[Scene-based reasoning records]

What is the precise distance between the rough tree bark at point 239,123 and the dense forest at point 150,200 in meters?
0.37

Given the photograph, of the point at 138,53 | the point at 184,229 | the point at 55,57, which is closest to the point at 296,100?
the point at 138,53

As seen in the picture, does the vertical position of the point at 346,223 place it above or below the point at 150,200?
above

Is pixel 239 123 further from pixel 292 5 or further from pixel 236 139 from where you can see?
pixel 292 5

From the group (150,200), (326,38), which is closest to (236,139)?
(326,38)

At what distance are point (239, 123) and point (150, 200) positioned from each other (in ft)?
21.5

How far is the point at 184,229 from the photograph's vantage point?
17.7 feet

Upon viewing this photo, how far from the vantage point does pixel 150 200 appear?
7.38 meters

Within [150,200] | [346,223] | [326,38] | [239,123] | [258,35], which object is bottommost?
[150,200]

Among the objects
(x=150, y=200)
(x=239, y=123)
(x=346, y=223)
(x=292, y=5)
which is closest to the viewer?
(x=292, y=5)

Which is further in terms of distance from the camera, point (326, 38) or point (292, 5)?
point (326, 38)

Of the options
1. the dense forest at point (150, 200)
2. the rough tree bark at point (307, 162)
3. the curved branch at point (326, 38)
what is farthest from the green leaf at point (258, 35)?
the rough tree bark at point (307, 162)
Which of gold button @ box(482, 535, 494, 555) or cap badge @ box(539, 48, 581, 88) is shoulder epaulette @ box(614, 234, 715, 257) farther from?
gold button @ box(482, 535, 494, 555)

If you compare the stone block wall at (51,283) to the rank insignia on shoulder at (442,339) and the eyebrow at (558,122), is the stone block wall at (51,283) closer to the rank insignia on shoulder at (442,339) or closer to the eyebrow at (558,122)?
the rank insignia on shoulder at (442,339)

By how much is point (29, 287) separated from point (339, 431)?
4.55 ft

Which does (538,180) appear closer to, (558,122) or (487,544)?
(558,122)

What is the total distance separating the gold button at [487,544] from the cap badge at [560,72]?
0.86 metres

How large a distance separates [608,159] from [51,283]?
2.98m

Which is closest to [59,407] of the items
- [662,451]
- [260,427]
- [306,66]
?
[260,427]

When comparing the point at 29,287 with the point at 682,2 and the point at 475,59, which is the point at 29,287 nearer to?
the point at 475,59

### PROBLEM TO SOLVE
All of the entries must be written out exactly as they stand.

### REPLY TO THE EXERCISE
What is the precise distance between the rough tree bark at point 239,123 and the dense forest at point 150,200 in meters?
0.37

Given the photograph, of the point at 138,53 | the point at 184,229 | the point at 55,57, which is closest to the point at 296,100?
the point at 138,53

As seen in the picture, does the vertical position of the point at 346,223 place it above or below the point at 150,200?
above

Is pixel 239 123 further from pixel 292 5 or further from pixel 236 139 from where you can see?
pixel 292 5

From the group (150,200), (326,38), which is closest to (236,139)?
(326,38)

At what distance are point (239, 123) and point (150, 200) positioned from each other (in ft)?
21.5

How far is the point at 184,229 from the photograph's vantage point?
17.7 feet

Upon viewing this photo, how far from the vantage point does pixel 150 200 appear?
7.38 meters

Within [150,200] | [346,223] | [326,38] | [239,123] | [258,35], which object is bottommost?
[150,200]

Among the objects
(x=150, y=200)
(x=239, y=123)
(x=346, y=223)
(x=292, y=5)
which is closest to the viewer?
(x=292, y=5)

Which is further in terms of distance from the camera, point (326, 38) or point (292, 5)?
point (326, 38)

Of the options
1. the dense forest at point (150, 200)
2. the rough tree bark at point (307, 162)
3. the curved branch at point (326, 38)
what is farthest from the green leaf at point (258, 35)?
the rough tree bark at point (307, 162)
Which of gold button @ box(482, 535, 494, 555) or cap badge @ box(539, 48, 581, 88) is shoulder epaulette @ box(614, 234, 715, 257) farther from?
gold button @ box(482, 535, 494, 555)

If you compare the stone block wall at (51,283) to the rank insignia on shoulder at (442,339) and the eyebrow at (558,122), is the stone block wall at (51,283) closer to the rank insignia on shoulder at (442,339) or closer to the eyebrow at (558,122)?
the rank insignia on shoulder at (442,339)

By how much is point (29, 287) separated from point (339, 431)?
4.55 ft

Which does (538,180) appear closer to, (558,122) or (487,544)?
(558,122)

What is the total distance separating the gold button at [487,544] from the cap badge at [560,72]?
0.86 metres

How large a distance separates [608,159] from [51,283]?
2.98m

Which is closest to [59,407] of the items
- [662,451]
- [260,427]
- [306,66]
?
[260,427]

When comparing the point at 29,287 with the point at 682,2 and the point at 475,59, which is the point at 29,287 nearer to?
the point at 475,59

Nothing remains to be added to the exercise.